The request — Please copy the following material word for word, keeping every line and its order unchanged.

Data for the task —
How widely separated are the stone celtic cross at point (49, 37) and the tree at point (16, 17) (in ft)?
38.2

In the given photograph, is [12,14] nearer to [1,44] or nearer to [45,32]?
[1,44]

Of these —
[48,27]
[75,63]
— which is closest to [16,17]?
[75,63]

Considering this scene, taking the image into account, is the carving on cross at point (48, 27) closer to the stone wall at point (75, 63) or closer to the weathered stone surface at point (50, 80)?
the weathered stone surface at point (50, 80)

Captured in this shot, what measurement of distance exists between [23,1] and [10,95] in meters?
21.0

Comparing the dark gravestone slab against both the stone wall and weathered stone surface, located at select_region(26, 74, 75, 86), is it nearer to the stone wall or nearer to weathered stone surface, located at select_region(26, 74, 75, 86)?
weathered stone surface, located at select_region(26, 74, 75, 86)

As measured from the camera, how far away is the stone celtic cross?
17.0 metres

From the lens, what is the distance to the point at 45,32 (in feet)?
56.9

Full solution —
How widely separated are the stone celtic cross at point (49, 37) and the tree at point (16, 17) (in ft)?
38.2

In the given photograph, is [12,14] nearer to [1,44] or nearer to [45,32]?
[1,44]

Of these —
[48,27]
[75,63]
— which is closest to [16,17]?
[75,63]

Considering this scene, taking the image into account, is the carving on cross at point (48, 27) closer to the stone wall at point (75, 63) or closer to the weathered stone surface at point (50, 80)?
the weathered stone surface at point (50, 80)

Captured in this shot, what measurement of distance exists between [23,1] and [10,95] in meters?
21.0

Comparing the dark gravestone slab against both the stone wall and weathered stone surface, located at select_region(26, 74, 75, 86), is it nearer to the stone wall or nearer to weathered stone surface, located at select_region(26, 74, 75, 86)?
weathered stone surface, located at select_region(26, 74, 75, 86)

As measured from the camera, how far away is the stone celtic cross?
17.0 metres

From the lens, what is the distance to the point at 45,32 (in feet)?
56.9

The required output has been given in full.